Игромания Достоевского началась с крупного выигрыша, так что висбаденское казино ассоциировалось у него с успехом в игре. Это неудачное стечение обстоятельств: если начинающий игрок выигрывает, то вероятность того, что он продолжит играть, повышается, а в последующем его увлечение может перерасти в зависимость. Психологи-бихевиористы называют этот принцип «прерывистым подкреплением». Случайное, непредсказуемое вознаграждение способствует закреплению поведенческих паттернов. Игроки, которым с самого начала не везет, реже возвращаются к игре и, как следствие, реже становятся игроманами.
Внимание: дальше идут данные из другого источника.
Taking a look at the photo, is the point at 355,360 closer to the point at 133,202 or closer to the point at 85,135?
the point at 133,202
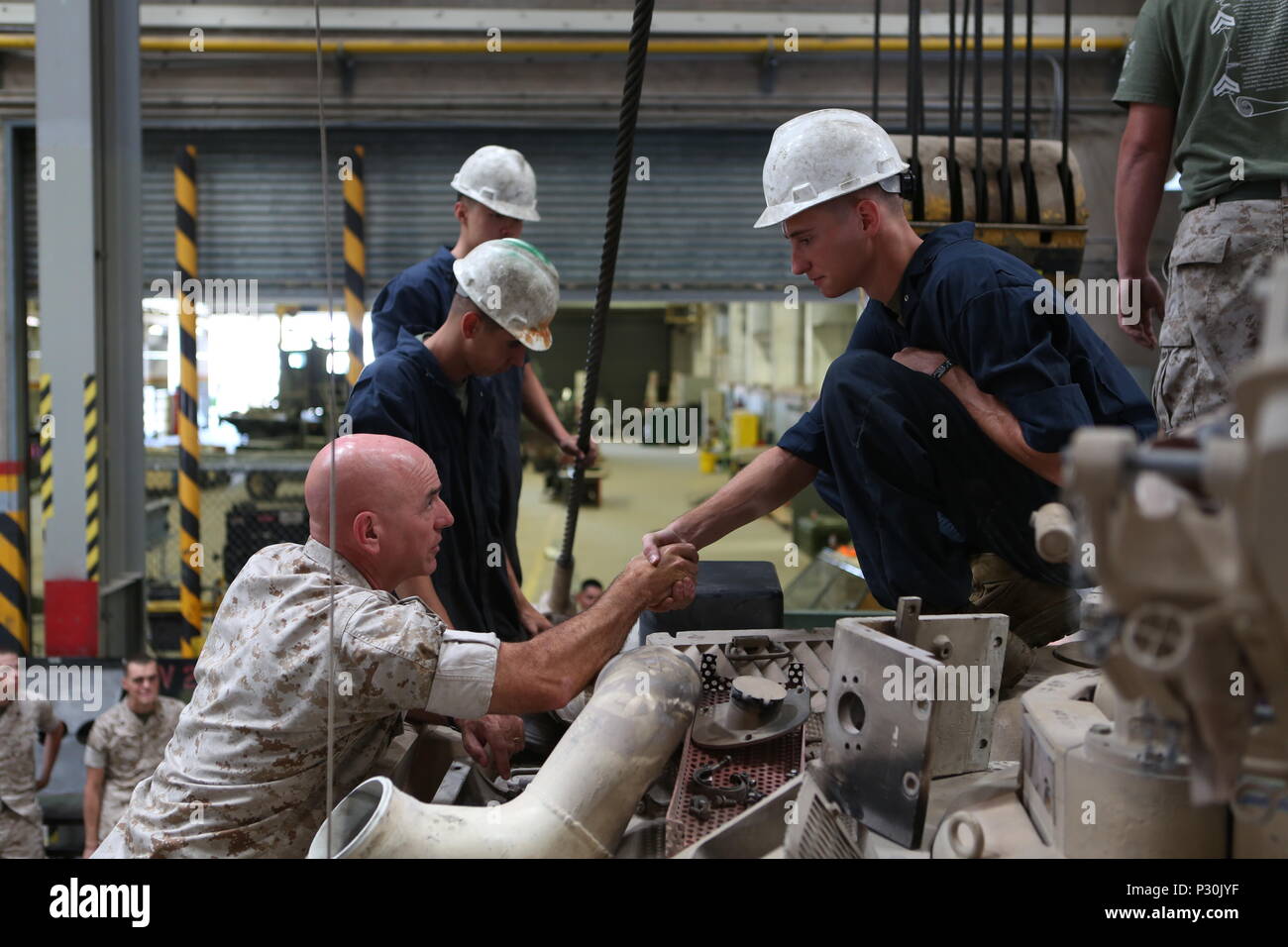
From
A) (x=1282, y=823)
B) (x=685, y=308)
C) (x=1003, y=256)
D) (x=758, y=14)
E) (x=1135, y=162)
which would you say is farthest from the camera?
(x=685, y=308)

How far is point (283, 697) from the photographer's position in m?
1.90

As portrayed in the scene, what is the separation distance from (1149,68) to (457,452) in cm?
197

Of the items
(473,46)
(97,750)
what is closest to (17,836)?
(97,750)

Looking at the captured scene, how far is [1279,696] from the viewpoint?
1033 mm

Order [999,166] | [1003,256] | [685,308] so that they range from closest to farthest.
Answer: [1003,256]
[999,166]
[685,308]

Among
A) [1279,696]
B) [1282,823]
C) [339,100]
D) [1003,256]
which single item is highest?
[339,100]

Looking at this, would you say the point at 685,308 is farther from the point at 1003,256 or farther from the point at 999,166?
the point at 1003,256

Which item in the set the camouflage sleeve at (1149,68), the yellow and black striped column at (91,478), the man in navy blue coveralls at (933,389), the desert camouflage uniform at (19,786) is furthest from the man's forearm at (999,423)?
the yellow and black striped column at (91,478)

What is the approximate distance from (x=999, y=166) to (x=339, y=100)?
510 centimetres

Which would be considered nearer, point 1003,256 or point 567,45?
point 1003,256

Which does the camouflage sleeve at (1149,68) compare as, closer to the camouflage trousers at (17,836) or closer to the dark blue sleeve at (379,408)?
the dark blue sleeve at (379,408)

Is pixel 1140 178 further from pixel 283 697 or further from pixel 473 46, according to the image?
pixel 473 46
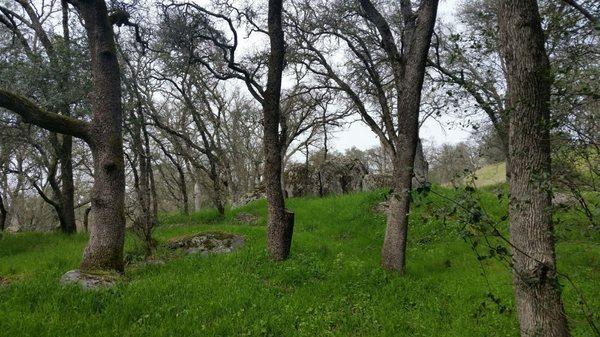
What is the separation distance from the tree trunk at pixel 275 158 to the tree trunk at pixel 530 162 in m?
5.25

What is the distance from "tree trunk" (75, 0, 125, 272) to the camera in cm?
768

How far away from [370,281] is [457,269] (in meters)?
2.33

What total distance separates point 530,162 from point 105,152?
7.46 meters

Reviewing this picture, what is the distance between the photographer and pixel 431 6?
27.0 ft

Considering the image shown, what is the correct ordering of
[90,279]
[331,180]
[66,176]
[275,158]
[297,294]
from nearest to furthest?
[90,279] < [297,294] < [275,158] < [66,176] < [331,180]

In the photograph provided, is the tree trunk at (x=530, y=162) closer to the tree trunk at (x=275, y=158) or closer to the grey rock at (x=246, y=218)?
the tree trunk at (x=275, y=158)

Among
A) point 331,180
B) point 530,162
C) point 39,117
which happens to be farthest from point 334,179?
point 530,162

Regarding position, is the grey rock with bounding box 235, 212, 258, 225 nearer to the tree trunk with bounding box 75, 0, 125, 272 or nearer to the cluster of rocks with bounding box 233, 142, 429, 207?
the cluster of rocks with bounding box 233, 142, 429, 207

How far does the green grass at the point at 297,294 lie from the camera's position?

Бреджер упоминает еще более тревожный признак: Достоевский был уверен, что разгадал тайну успешной игры. В письме своей свояченице Варваре он пишет, что этот секрет «ужасно глуп и прост и состоит в том, чтоб удерживаться поминутно, несмотря ни на какие фазисы игры, и не горячиться» [Достоевский 1972–1990, 28, II: 40; Breger 1989: 77]. Он считает, что многому научился во время первого визита в Висбаден: прежде всего, он убедил себя, что может не только контролировать свою тягу к игре, но и увеличивать шансы на победу.

Поначалу Достоевскому удавалось сохранить хотя бы часть выигранного. Но два года спустя он возвращается в Висбаден, где проигрывает все, что у него было, и пишет письмо Тургеневу: «Пять дней как я уже в Висбадене и все проиграл, все дотла, и часы, и даже в отеле должен» [Достоевский 1972–1990,28, II: 128].

С точки зрения когнитивной психологии именно это ошибочное убеждение – что игрок якобы может контролировать свои шансы на победу (или по меньшей мере избегать проигрыша) – занимает центральное место в формировании игровой зависимости. Сторонники психоанализа, в свою очередь, уделяют больше внимания чувству вины и стремлению к расплате. Они полагают, что игра всегда ассоциировалась у Достоевского с виной, а не с ожиданием выигрыша. Так, например, мы читаем у Картера: «Даже после брака с [Анной] Сниткиной игра позволяла ему одновременно спровоцировать и удовлетворить мощное чувство вины, игравшее столь важную роль в его произведениях этого времени» [Carter 2006:186]. Это чувство вины в значительной степени было порождено ненавистью к отцу, которую он испытывал ранее.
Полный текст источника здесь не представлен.